▶ EXERCISE SET:
1. From the article on the only woman Medal of Honor recipient, reproduce word for word the passage starting at "Walker graduated with" and ending at "the US Army.".
2. According to the article on Mary Edwards Walker, which school awarded her a medical degree, and in what year?
3. Continue the article on Mary Edwards Walker, the Medal of Honor recipient, from its last sentence.

▶ SELECTED PASSAGE:
——————————
The Only Woman Medal of Honor Recipient

Daniel Ganninger
June 9, 2021
Photo of Mary Edwards Walker, the only woman Medal of Honor winner.

The Medal of Honor is the US military’s highest decoration and recognizes those who have gone above and beyond the call of duty. There has been 3,495 Medal of Honor recipients since the first medal was awarded to Bernard J.D. Erwin in 1861. Only one of these recipients was a woman, however. Her name was Mary Edwards Walker.

Walker graduated with a medical degree from Syracuse Medical College in 1855 and went into private practice in the years leading up to the Civil War. At the beginning of the Civil War, she attempted to get a commission in the Union Army as a medical officer but was denied because she was a woman. She instead volunteered and earned a spot as an acting assistant surgeon, a position no woman had ever held in the US Army.
——————————
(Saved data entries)
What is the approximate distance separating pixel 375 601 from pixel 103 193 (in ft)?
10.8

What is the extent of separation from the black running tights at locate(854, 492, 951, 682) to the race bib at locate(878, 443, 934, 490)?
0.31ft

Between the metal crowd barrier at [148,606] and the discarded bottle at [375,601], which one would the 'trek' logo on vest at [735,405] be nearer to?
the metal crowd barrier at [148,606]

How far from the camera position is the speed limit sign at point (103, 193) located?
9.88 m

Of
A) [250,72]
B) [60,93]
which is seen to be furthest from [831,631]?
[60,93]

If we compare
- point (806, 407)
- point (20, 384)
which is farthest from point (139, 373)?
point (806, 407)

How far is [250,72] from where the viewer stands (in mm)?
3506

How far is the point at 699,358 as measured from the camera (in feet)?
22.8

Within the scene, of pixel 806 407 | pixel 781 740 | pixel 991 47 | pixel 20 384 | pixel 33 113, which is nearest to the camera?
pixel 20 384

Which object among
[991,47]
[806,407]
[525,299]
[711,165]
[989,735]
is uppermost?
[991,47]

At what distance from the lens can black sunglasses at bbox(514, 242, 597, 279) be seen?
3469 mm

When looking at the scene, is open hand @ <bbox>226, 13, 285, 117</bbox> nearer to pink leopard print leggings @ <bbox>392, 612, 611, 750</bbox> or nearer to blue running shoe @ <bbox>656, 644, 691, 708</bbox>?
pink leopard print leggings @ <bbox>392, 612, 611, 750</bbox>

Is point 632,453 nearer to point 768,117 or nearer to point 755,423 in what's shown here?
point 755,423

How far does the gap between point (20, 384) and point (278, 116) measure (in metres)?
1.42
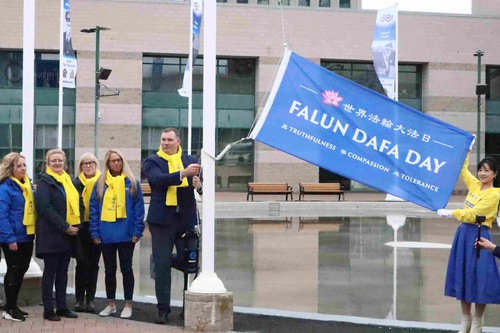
——————————
▶ ANSWERS FOR THE TASKS:
1.
Walker graduated with a medical degree from Syracuse Medical College in 1855 and went into private practice in the years leading up to the Civil War. At the beginning of the Civil War, she attempted to get a commission in the Union Army as a medical officer but was denied because she was a woman. She instead volunteered and earned a spot as an acting assistant surgeon, a position no woman had ever held in the US Army.

2. Syracuse Medical College, in 1855.

3.
Walker moved to Virginia in 1862 and treated wounded soldiers in the field. In 1863, she was appointed as a War Department surgeon, which was a paid position. She had been on the front lines for almost two years when the Confederate Army captured her in 1864. 

Walker was imprisoned in Richmond, Virginia, for four months before being released in exchange for captured Confederate medical officers. She was awarded the Medal of Honor on November 11, 1865, by President Andrew Johnson because of her care for sick and wounded soldiers in the field and hospitals that was considered a detriment to her own health. She also received it because of the hardships she endured while a prisoner of war.

Her medal was rescinded, however, when Congress changed the eligibility to be awarded the medal in 1917. Walker and 910 other recipients were ordered to return their medals because they didn’t fit the new criteria and were considered civilian employees and not a part of the armed forces. She refused to return the medal and wore it until her death in 1919. In 1977, President Jimmy Carter restored her medal posthumously.